Às vésperas do 08 de março, Dia Internacional de Luta das Mulheres, lembramos o histórico de luta e resistência das mulheres por todo o mundo, especialmente as operárias russas que foram às ruas contra a fome, a guerra e a tirania, sendo estopim da Revolução Russa. Anos mais tarde, Clara Zetkin torna este dia a referência de luta das mulheres socialistas, no Congresso Internacional das Mulheres Socialistas em 1921, em Copenhague.
Seguimos nas ruas e as ocuparemos novamente, neste 08 de março, para reafirmar que a luta feminista e socialista segue atual e necessária. Um dos embates é contra a ideia de que o feminismo e suas reivindicações estariam superados, que as mulheres já estão no mercado de trabalho e, até mesmo, na Presidência da República. Mas o machismo e a desigualdade seguem fortes, presentes ideologicamente e deixando marcas na vida e no corpo das mulheres.
Marcas oriundas da ausência de direitos e da gradativa diminuição do Estado nos serviços essenciais, como saúde, educação, moradia e previdência social; também da dupla exploração de sua força de trabalho, com o trabalho doméstico, desqualificado e não pago. E também na ocupação dos postos mais precarizados e mal remunerados.
As mulheres são a maioria da população brasileira hoje e também são a maioria das pessoas que vivem com menos de um salário mínimo. A diferença salarial entre homens e mulheres persiste aliada ao componente étnico–racial que aumenta a desigualdade e exploração das mulheres negras. É urgente transformarmos a realidade de super exploração que as mulheres trabalhadoras estão submetidas!
A violência contra as mulheres ainda é gritante, responsável por uma realidade de medo e humilhação. Apesar da aprovação da Lei Maria da Penha, que representou um avanço jurídico importante, é preciso condições para implementação da lei com recursos e ações efetivas para combater a violência sexista. A violência contra a mulher ainda é vista como algo natural, comum e trivial.
A cobertura dada pela imprensa espetaculariza à violência e, ao mesmo tempo, reforça essa trivialidade. Além dos instrumentos legais, é preciso avançar na consciência da população, combatendo toda e qualquer expressão do machismo. Afinal, é o machismo a única causa desse tipo de violência. É a ideologia machista que vê a mulher com inferioridade, como coisa, subalterna, submissa, sem condições para fazer escolhas e participar da política, sem independência e autonomia para viver sua sexualidade e decidir acerca de seu corpo. A violência contra a mulher é o machismo em movimento, que fere e mata mulheres diuturnamente. Nossa luta é contra a violência, a banalização e o silêncio.

====================

### TAREFA OBRIGATÓRIA 1
Responda com base no texto sobre o 8 de março:
(a) Em que ano e em que cidade se realizou o Congresso Internacional das Mulheres Socialistas?
(b) Qual lei é citada como um avanço jurídico importante?
(c) Além de serem a maioria da população brasileira, de que outro grupo as mulheres são maioria?
### TAREFA OBRIGATÓRIA 2
Indique se cada afirmação está de acordo com o texto sobre o 8 de março, respondendo sim ou não e citando as palavras do texto que decidem a questão:
(a) As operárias russas foram às ruas contra a fome, a guerra e a tirania.
(b) A cobertura da imprensa combate a trivialidade da violência contra a mulher.
(c) O machismo é apontado como a única causa da violência contra a mulher.

### BLOCO DE DADOS
====================

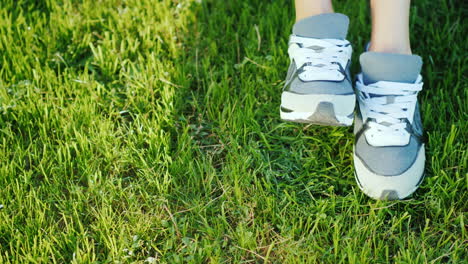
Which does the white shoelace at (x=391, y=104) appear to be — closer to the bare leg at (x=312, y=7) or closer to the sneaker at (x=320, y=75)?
the sneaker at (x=320, y=75)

====================

### RESPOSTA COMPLETA 1
(a) Em 1921, em Copenhague.
(b) A Lei Maria da Penha.
(c) Das pessoas que vivem com menos de um salário mínimo.

### RESPOSTA COMPLETA 2
(a) Sim: “as operárias russas que foram às ruas contra a fome, a guerra e a tirania”.
(b) Não: “ao mesmo tempo, reforça essa trivialidade”.
(c) Sim: “é o machismo a única causa desse tipo de violência”.